What do ideas look like? Where do they come from? These one- and two-page comics have been featured in the New Yorker, the New York Times, and the Kansas City Star. They are a colorful look into the creative process.


Stark Mad Abolitionists: Lawrence, Kansas, and the Battle over Slavery in the Civil War Era by Robert K. Sutton (Bethesda MD), Skyhorse Publishing

In 1854, Boston was in an uproar. Businessman Amos Adams Lawrence was inspired to put his efforts and considerable fortune toward keeping slavery out of Kansas. The town that came to bear Lawrence’s name became part of a bigger story of people willing to risk their lives and fortunes for freedom.
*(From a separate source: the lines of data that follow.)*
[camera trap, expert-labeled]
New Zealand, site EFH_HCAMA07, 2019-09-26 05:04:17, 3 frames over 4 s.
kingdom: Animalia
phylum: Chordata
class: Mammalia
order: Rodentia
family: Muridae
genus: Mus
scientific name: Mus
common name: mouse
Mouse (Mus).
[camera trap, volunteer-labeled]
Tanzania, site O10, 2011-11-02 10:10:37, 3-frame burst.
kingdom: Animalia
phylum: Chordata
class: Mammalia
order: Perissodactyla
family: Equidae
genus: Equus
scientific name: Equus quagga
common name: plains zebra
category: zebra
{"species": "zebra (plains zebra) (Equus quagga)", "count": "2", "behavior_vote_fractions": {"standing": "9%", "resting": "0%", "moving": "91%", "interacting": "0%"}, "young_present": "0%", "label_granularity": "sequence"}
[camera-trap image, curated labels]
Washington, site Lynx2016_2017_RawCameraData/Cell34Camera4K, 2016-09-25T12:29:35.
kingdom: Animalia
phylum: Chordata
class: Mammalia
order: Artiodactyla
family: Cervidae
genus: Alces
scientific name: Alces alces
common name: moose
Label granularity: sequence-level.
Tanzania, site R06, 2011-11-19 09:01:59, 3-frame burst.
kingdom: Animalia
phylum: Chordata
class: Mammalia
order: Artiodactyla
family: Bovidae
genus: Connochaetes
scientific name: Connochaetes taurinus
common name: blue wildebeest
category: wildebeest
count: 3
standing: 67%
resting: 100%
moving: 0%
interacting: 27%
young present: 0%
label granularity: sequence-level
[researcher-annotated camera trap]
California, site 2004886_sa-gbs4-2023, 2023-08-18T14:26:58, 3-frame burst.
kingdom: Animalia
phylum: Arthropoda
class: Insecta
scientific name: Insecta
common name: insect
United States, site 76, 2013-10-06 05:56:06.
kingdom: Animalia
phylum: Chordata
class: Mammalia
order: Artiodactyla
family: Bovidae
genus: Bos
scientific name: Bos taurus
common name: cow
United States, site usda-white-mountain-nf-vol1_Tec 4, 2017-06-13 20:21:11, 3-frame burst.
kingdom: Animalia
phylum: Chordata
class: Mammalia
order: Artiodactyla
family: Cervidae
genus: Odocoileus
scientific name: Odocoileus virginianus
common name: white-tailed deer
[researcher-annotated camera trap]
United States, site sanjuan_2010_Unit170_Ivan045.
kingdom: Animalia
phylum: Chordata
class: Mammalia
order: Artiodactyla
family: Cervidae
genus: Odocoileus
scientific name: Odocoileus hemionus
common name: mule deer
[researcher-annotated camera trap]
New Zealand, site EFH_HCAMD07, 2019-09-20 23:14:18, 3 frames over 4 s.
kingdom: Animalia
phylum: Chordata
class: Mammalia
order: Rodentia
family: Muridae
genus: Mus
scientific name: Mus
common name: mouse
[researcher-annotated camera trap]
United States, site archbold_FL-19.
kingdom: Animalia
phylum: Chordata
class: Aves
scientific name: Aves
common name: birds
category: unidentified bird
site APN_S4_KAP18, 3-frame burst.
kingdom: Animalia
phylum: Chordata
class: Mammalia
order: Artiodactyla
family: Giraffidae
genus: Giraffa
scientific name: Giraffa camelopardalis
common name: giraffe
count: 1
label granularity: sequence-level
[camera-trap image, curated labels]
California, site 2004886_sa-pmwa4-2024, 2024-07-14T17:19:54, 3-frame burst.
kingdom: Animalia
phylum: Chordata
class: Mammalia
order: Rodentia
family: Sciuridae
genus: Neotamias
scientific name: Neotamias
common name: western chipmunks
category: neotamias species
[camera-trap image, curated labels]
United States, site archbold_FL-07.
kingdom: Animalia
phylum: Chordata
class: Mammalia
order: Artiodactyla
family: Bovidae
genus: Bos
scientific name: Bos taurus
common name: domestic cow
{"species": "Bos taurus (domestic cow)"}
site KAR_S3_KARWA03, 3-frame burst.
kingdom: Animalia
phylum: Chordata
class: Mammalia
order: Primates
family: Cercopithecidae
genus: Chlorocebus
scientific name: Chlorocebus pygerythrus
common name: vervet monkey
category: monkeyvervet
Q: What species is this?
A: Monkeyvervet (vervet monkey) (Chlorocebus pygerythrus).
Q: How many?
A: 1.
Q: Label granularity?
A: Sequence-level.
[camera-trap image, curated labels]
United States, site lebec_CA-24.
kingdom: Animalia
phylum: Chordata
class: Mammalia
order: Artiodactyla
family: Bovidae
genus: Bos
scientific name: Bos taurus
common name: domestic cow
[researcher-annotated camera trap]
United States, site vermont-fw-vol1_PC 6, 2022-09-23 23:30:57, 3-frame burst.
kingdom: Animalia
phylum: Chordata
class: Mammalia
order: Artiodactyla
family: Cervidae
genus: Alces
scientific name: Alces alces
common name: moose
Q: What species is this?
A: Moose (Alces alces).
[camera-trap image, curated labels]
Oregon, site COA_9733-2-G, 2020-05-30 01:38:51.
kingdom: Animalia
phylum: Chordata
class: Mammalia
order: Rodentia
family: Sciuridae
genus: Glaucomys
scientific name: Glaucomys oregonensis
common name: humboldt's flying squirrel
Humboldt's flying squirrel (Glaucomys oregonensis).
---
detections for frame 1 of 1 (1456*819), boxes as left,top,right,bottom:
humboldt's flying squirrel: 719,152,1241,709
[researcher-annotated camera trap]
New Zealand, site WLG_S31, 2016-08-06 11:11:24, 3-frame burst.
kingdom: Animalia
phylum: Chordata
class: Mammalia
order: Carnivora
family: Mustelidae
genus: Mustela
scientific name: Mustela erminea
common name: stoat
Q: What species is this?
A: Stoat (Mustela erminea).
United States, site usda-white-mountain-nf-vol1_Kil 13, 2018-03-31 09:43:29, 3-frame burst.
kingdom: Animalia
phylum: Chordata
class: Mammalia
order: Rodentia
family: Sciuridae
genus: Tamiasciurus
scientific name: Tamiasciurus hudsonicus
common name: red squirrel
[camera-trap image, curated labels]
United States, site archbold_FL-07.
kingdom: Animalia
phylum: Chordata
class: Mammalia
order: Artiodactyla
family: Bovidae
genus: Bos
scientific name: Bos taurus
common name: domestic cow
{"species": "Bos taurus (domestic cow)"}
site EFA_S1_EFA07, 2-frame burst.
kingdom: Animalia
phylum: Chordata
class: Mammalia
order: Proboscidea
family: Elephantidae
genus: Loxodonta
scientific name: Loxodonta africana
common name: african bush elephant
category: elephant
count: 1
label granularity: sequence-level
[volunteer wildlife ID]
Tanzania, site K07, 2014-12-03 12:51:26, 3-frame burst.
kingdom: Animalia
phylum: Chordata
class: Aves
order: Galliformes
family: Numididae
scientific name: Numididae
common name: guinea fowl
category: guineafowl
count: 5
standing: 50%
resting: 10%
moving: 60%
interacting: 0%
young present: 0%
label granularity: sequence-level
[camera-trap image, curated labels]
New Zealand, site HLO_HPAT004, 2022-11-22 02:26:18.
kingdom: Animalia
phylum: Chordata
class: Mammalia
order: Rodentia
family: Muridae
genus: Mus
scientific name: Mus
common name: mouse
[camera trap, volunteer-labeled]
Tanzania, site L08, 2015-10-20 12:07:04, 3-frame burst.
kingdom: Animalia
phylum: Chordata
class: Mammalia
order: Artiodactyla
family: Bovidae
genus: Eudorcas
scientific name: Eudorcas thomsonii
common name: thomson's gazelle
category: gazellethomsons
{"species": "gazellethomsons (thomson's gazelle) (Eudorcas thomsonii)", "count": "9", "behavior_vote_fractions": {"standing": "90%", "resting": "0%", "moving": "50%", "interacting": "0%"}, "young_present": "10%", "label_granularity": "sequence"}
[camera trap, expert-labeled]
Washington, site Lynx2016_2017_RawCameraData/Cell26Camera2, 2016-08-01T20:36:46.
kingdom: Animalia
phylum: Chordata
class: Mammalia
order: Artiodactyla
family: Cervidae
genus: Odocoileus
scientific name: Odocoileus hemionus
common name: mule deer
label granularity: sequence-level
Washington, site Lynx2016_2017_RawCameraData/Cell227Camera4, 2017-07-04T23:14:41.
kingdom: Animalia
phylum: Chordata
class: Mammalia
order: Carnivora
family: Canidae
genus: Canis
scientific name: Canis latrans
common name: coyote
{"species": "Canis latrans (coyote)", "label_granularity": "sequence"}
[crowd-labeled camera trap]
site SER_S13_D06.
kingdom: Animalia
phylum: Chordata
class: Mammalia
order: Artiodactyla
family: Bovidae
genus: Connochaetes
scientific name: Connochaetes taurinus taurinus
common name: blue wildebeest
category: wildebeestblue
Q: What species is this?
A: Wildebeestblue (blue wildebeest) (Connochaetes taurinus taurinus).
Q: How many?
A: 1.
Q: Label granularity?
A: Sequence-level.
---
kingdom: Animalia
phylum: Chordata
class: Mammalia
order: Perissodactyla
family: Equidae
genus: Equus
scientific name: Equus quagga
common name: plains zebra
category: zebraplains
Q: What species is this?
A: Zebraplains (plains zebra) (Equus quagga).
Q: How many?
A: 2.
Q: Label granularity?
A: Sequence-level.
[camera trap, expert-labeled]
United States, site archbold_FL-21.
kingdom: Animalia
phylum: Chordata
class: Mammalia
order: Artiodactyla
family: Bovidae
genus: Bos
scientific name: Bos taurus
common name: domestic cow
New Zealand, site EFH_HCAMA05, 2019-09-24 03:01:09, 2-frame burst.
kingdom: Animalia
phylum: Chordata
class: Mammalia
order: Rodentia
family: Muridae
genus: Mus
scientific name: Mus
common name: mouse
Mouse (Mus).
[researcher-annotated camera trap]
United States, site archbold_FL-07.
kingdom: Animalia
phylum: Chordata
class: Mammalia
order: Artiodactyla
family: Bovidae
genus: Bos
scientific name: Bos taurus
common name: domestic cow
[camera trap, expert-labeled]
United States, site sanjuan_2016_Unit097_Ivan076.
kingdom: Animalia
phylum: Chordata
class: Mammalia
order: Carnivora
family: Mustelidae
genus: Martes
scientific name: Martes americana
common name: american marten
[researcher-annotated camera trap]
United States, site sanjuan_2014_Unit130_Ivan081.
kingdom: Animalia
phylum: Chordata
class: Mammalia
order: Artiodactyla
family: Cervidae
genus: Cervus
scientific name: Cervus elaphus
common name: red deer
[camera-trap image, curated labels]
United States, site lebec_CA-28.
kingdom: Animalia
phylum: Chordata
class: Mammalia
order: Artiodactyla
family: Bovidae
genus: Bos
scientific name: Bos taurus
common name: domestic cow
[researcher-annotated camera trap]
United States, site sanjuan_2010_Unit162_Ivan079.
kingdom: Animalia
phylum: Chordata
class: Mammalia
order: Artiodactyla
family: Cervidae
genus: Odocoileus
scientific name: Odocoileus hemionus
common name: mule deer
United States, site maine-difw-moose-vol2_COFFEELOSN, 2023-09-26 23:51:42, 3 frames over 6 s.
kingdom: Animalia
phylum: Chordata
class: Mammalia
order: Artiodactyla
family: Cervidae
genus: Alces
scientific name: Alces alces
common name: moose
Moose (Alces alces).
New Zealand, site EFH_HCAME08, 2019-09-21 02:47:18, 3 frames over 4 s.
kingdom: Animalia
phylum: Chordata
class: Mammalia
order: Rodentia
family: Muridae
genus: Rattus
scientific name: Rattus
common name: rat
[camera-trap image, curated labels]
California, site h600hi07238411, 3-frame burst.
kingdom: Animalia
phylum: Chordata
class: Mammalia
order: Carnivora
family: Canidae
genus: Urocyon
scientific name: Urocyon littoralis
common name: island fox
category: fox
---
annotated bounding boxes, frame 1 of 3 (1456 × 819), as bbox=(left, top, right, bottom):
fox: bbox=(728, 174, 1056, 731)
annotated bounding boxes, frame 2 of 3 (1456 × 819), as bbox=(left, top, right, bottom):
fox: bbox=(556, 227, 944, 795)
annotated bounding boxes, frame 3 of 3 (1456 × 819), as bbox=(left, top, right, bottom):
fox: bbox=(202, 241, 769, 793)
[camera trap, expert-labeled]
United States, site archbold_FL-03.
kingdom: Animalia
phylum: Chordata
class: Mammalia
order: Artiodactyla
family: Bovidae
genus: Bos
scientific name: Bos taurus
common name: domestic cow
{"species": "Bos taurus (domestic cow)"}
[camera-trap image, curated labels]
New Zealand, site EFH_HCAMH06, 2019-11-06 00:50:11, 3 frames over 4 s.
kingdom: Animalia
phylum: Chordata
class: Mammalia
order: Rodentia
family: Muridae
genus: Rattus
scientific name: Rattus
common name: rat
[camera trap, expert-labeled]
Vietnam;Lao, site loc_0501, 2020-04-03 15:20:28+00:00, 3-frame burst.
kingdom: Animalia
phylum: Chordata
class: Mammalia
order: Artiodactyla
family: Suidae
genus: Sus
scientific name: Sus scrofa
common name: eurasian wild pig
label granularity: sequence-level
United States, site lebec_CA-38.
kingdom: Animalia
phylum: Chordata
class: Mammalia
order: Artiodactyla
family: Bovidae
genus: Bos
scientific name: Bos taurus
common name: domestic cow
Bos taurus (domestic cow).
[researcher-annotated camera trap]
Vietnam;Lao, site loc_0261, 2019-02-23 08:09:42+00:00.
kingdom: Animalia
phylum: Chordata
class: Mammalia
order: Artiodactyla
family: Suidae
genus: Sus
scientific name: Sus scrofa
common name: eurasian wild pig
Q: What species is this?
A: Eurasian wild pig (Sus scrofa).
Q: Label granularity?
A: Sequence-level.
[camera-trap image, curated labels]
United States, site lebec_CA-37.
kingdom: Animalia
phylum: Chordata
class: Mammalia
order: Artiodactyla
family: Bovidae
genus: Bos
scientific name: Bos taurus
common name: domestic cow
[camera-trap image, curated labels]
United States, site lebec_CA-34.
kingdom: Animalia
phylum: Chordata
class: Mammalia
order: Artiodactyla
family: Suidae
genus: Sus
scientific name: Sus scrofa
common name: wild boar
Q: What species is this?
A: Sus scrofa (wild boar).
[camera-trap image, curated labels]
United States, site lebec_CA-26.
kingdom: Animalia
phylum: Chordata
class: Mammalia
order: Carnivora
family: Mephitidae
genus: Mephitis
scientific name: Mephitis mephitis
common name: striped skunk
That is My Dream! by Langston Hughes and Daniel Miyares (Lenexa), Schwartz & Wade

Langston Hughes’s inspiring and timeless poem “Dream Variation” comes joyously to life in a gorgeously illustrated picture book. Follow one child on a walk through his small segregated town in the 1950s. Then watch his mind take flight as he images a brighter, more inclusive world.


To The Stars Through Difficulties by Romalyn Tilghman (Long Beach CA), She Writes Press

Inspired by the women who built fifty-nine Carnegie libraries in Kansas, the No Guilt Quilters overcome numerous obstacles to build the Cultural Center on the Plains- proving that New Hope is more than just the name of a town.